» **Text passage**
____

Nice ride brother! I should be getting my glades X tunnell any day now! Very excited, almost the same exact setup only difference is no coffin box. I have a brand new atlas micro jacker I'm going to install as well. So it's nice to know your not having any setback issues with jack plate. I'll be running a 30 hp 3 cylinder Yamaha that I'm currently running on my aluminum 14 ft tunnell hull, custom built. Also I have built a pretty neat cavitation plate for my setup now and I'm going to try it on the glades X. It works great and easy to construct, thought you may be interested in checking it out. Thanks for sharing the detailed info and if you need a prop guy check out Lloyd at suncoast propellor in holiday fl. He's done all my prop work and knows his stuff.


----------



## devrep (Feb 22, 2009)

Sublime said:


> Put in the water for the first time yesterday. I don't have my prop yet, but decided to run it with the aluminum prop that came with the motor and I was really surprised. It held on with the jack plate almost all the way to the top. The tunnel I think will supply ample water. Somehow, some way I want to hook up a water pressure gauge. The 30 etec comes with no port to do so, but I've heard there is a way. I'm not going to post any speed numbers, because I think I'm way under propped with the aluminum stocker.


If you can raise it all the way up with the jack plate and its a stock 3 blade alum prop you need to raise the motor up as high as possible on the transom and get a heavily cupped prop.


----------



## Sublime (Oct 9, 2015)

devrep said:


> If you can raise it all the way up with the jack plate and its a stock 3 blade alum prop you need to raise the motor up as high as possible on the transom and get a heavily cupped prop.



Agreed. It would a little bit like that and then it would start to fall off.. I have my new prop being worked on. I'll run it with the jackplate in the same hole. If it runs like a champ there I can raise my entire jack plate up one more hole.


----------



## Sublime (Oct 9, 2015)

____

» **Records supplied**

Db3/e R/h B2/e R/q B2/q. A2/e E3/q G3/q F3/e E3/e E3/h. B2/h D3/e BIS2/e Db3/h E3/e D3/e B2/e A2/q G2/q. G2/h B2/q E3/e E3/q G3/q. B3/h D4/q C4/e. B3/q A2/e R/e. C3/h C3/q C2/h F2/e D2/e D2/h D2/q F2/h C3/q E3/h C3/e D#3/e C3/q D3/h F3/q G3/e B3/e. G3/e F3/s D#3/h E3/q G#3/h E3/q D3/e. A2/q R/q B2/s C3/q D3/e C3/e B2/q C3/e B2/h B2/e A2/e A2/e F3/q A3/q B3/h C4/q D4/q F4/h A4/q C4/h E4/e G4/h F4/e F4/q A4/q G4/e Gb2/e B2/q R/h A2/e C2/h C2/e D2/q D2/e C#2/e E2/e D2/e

____

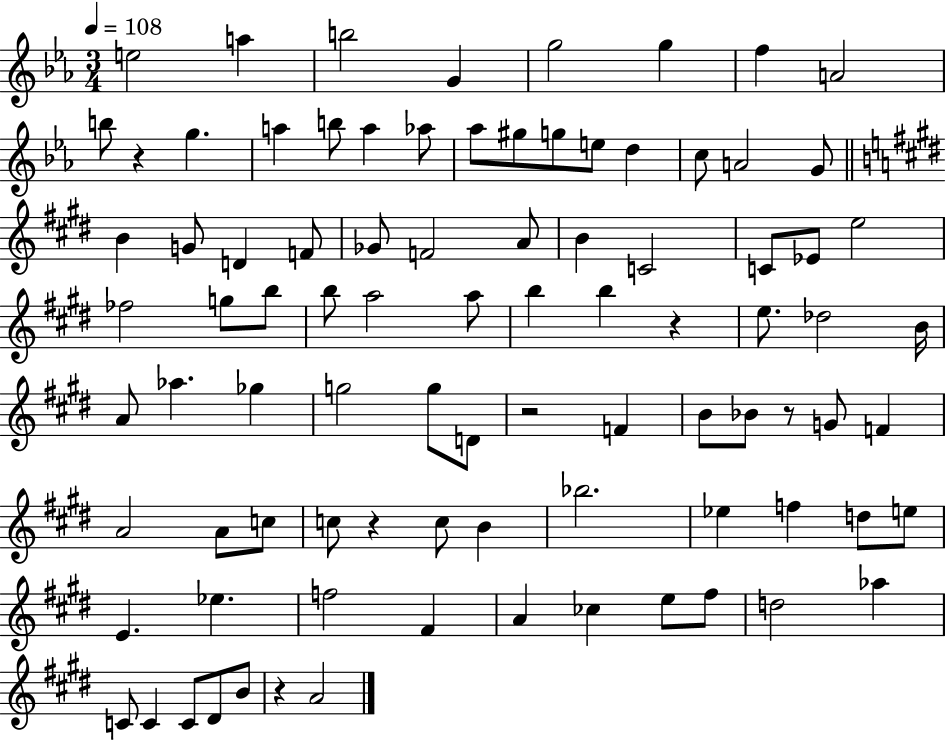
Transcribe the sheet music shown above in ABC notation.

____

» **Tasks to complete**
A - In the boat forum thread, what outboard does the first poster plan to run on the glades X?
B - Reproduce the part of the boat forum thread starting with "Nice ride brother!" and going on through "knows his stuff.".

» **Task-by-task outputs**
A - A 30 hp 3 cylinder Yamaha.

B -
Nice ride brother! I should be getting my glades X tunnell any day now! Very excited, almost the same exact setup only difference is no coffin box. I have a brand new atlas micro jacker I'm going to install as well. So it's nice to know your not having any setback issues with jack plate. I'll be running a 30 hp 3 cylinder Yamaha that I'm currently running on my aluminum 14 ft tunnell hull, custom built. Also I have built a pretty neat cavitation plate for my setup now and I'm going to try it on the glades X. It works great and easy to construct, thought you may be interested in checking it out. Thanks for sharing the detailed info and if you need a prop guy check out Lloyd at suncoast propellor in holiday fl. He's done all my prop work and knows his stuff.